While the failure to adopt an eligible entity definition seemed to irk the Court the most, the Court also took the Commission to task for its failure to complete the overall media ownership rule review called for by the Communications Act. According to the Court, the Commission has provided no “cogent” justification for its delay. Going forward, the Court ruled, the FCC must act expeditiously to resolve the pending quadrennial reviews.

To illustrate the problems that arise when the FCC repeatedly folds one unfinished quadrennial review into the next without ever resolving them, the Court cited the newspaper/broadcast cross-ownership rule. As long ago as 2003, the FCC and the Court had both agreed that this rule, in place since 1975, no longer served the public interest. But because the Commission had not justified the replacement rule it adopted in 2004, however, the 1975 version, now more than 40 years old, remains on the books.

While the Court was clearly exasperated with the Commission, the Court stopped short of granting the broadcaster parties the pie-in-the-sky relief they asked for. The broadcast parties had argued that, since the Commission has not concluded that its media ownership rules are in the public interest, all those rules should be thrown out. But the Court determined that dropping a nuclear bomb on the rules in that fashion would unleash “chaos” in the broadcast industry. Moreover, while the Commission had failed to justify its current ownership rules, the Court is not convinced that the Commission would be unable to justify at least some restrictions on media ownership.

Because total elimination of the rules was the only relief (as to the quadrennial reviews) that the broadcaster parties had requested, the Court found itself unable to grant lesser relief (such as an order requiring the Commission to complete its reviews by a certain time). The Court did, however, make clear that it expects the FCC to act quickly, and will hold the Commission to its estimate at oral argument that a final order should be issued by the end of 2016. If the Commission misses that deadline, the Court strongly suggested that it would take more concrete action in resolving any further proceedings before it.

While the Court’s decision is clearly a victory for the broadcaster parties, the relief may be short-lived. The Commission is now essentially obligated to complete its quadrennial review(s) by the end of this year. In doing so, the Commission may very well re-adopt some limit on television JSAs and, indeed, the Court explicitly stated that its decision would not prevent such a re-adoption, provided the Commission could justify the underlying ownership rules, whether the existing rules or a replacement. At a press conference after the Commission’s monthly public meeting (which coincidentally occurred hours after the Court’s decision was released), Chairman Wheeler suggested that he may very well include such re-regulation in the draft ownership order he promised to circulate by June.

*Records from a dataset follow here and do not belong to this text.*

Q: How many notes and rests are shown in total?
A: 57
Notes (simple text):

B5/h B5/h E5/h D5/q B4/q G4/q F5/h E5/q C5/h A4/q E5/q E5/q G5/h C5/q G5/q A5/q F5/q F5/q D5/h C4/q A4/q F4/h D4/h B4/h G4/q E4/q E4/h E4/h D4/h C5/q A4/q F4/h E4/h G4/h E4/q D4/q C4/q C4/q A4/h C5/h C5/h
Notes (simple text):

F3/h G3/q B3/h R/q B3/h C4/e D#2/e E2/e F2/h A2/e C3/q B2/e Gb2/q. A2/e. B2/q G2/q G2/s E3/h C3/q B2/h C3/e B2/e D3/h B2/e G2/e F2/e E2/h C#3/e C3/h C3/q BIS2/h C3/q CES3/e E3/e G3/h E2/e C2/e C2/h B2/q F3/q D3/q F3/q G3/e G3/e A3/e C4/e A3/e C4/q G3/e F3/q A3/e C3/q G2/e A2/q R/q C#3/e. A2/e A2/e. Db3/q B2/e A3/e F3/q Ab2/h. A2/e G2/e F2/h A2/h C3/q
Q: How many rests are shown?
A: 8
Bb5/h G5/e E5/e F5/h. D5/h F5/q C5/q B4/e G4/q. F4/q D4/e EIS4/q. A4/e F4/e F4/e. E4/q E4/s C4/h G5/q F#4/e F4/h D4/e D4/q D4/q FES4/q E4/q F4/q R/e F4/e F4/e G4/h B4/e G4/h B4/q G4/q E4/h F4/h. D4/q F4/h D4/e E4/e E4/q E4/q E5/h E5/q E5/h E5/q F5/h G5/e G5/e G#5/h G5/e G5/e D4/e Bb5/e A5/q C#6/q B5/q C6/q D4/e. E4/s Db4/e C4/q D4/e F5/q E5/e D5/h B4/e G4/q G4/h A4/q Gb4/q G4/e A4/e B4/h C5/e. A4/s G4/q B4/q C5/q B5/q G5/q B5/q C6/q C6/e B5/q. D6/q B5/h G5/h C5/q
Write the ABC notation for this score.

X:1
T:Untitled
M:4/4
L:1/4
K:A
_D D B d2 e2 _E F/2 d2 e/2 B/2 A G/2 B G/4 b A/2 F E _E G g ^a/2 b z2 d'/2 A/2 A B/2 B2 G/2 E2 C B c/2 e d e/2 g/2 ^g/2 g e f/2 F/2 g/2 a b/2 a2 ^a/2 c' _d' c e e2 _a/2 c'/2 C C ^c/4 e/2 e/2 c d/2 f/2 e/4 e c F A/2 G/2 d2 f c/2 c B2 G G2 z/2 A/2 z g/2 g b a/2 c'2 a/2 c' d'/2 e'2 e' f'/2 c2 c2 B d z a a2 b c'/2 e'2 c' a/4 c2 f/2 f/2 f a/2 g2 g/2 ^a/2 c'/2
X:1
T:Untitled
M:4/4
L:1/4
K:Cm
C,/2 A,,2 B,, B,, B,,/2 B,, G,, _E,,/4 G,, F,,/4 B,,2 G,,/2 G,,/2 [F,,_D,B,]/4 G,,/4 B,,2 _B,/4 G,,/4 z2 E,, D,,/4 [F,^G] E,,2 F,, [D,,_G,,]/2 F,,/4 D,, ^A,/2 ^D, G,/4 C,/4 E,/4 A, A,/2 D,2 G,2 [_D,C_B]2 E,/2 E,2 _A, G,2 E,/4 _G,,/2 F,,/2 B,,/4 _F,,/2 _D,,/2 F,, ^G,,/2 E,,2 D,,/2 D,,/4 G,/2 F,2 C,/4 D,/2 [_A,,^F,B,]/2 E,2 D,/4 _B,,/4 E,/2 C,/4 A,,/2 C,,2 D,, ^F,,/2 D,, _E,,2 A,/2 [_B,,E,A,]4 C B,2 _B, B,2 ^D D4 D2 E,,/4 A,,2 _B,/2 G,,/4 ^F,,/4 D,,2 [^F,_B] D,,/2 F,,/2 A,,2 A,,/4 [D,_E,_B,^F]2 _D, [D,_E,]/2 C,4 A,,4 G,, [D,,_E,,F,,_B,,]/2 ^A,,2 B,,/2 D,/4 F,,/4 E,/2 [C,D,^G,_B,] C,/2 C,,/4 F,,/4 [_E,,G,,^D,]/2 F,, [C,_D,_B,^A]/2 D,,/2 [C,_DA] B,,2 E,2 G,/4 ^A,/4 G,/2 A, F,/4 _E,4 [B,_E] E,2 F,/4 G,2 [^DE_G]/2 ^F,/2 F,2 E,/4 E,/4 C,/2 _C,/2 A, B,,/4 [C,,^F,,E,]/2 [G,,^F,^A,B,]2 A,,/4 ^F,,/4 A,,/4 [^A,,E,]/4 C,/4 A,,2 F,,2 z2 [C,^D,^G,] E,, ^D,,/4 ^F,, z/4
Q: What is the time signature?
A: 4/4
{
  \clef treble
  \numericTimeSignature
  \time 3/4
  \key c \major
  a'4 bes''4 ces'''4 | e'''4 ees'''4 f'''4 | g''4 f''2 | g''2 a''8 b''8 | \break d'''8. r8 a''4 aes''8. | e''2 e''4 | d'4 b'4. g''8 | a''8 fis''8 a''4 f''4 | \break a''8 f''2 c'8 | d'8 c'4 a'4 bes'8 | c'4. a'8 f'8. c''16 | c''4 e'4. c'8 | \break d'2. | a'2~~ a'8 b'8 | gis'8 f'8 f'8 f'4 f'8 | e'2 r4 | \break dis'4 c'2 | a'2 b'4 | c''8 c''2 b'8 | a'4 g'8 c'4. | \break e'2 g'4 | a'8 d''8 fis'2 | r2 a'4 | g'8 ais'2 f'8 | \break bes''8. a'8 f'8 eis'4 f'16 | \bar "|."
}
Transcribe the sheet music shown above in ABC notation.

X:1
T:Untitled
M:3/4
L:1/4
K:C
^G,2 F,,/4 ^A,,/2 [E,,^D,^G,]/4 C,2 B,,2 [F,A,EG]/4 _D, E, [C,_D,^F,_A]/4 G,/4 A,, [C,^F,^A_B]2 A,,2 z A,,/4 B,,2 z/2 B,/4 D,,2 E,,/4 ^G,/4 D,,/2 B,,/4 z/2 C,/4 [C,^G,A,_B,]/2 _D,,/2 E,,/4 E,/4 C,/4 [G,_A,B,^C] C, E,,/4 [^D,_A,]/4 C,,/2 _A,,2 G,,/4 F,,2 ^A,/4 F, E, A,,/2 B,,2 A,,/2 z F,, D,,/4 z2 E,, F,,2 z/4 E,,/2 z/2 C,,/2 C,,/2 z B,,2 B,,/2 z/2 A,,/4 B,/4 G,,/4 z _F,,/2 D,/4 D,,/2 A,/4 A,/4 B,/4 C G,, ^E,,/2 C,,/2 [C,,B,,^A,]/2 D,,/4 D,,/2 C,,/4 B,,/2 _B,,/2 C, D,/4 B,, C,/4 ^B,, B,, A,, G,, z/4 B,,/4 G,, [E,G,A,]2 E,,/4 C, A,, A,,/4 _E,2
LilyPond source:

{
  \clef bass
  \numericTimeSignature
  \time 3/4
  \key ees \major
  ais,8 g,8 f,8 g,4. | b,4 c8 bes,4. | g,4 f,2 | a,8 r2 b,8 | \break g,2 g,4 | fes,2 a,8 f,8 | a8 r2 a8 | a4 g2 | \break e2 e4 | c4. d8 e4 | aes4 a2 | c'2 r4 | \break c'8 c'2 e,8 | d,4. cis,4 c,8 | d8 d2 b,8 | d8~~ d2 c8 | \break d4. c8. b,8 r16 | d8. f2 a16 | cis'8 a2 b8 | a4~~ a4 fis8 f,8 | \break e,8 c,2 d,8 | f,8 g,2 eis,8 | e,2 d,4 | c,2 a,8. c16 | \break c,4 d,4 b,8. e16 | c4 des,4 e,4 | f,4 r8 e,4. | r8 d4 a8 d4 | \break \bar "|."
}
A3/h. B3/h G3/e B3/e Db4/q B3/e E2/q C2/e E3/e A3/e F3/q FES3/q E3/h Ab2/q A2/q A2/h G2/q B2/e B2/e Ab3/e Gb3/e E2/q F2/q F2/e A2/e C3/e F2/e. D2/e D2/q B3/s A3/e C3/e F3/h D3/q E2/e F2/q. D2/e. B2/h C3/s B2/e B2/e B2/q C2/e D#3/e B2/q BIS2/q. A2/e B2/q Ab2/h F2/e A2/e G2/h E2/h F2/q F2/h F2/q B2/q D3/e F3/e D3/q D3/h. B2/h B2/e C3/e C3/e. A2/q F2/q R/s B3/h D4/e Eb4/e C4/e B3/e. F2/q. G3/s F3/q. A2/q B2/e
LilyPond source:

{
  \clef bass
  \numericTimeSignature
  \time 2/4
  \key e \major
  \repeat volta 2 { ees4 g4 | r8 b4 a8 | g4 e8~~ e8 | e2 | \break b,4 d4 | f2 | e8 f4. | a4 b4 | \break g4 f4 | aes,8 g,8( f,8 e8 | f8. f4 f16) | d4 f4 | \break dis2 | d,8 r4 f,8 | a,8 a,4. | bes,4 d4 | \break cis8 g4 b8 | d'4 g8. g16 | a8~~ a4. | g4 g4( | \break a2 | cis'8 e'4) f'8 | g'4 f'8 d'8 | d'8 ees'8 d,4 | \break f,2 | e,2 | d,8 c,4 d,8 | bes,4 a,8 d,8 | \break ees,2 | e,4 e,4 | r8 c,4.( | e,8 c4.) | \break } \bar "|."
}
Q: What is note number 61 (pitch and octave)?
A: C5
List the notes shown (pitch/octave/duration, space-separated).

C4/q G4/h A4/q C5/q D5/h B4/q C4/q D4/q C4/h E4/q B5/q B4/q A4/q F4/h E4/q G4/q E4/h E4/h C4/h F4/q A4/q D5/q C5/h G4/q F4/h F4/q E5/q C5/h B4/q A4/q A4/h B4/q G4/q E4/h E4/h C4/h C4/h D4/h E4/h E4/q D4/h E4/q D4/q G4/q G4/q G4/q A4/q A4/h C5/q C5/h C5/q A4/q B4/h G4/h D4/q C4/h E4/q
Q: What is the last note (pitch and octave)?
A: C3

All of this leaves us with the question of what comes next. The first concrete deadline is for mediation regarding the “eligible entity” definition, which should result in at least a timeline for resolution (if not actual resolution) of that issue within 60 days. While not a concrete deadline, the Commission has essentially promised to circulate (internally) a draft order wrapping up the 2010 and 2014 quadrennial reviews even sooner, by the end of June. That order will almost certainly be controversial, and is likely to require significant effort to gain a majority vote, whatever its contents. With such a tight timeline, we can perhaps expect the Commission to simply issue a report and order wrapping up the quadrennial review kicked off with its 2014 quadrennial review further notice of proposed rulemaking, rather than attempting to initiate an entirely new comment cycle. While probably necessary to satisfy the timing requirements, that approach may add some complication in that it will be relying on a record that is in many respects almost two years old.

Of course, with the tortured history of the quadrennial reviews, a two-year delay might seem relatively insignificant.